Dalam penggabungan perkara gugatan ganti kerugian juga terdapat suatu putusan yang bersifat accesoir sebagaimana diatur dalam Pasal 99 ayat (3) KUHAP. Sifat accesoir merupakan putusan ganti kerugian yang dengan sendirinya akan memperoleh kekuatan hukum tetap apabila putusan pidananya juga memperoleh kekuatan hukum tetap. Putusan dalam penggabungan perkara gugatan ganti kerugian yang telah dijelaskan pada bagian sebelumnya dibagi menjadi putusan bebas, putusan lepas, dan putusan pemidanaan (Pasal 191 ayat (1) dan ayat (2) KUHAP.

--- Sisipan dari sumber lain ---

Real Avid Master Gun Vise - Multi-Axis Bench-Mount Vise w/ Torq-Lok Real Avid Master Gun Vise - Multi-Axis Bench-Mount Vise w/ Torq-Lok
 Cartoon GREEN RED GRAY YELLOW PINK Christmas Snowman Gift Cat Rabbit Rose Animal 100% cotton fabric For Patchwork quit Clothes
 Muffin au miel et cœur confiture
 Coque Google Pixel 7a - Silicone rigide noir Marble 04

Dengan demikian, penggabungan perkara gugatan ganti kerugian sebagai suatu cara untuk memberikan perlindungan kepada korban dengan memberikan sanksi pidana penjara dan memberikan ganti kerugian yang disebabkan oleh pelaku. Hal lain berkenaan dengan adanya penggabungan perkara gugatan ganti kerugian membantu menyelesaikan perkara semakin efektif dan efesien. Penyelesaian perkara sebagaimana dimaksud juga sejalan dengan asas dalam hukum acara pidana yaitu asas cepat, asas sederhana, asas biaya ringan, dan asas lain sebagainya.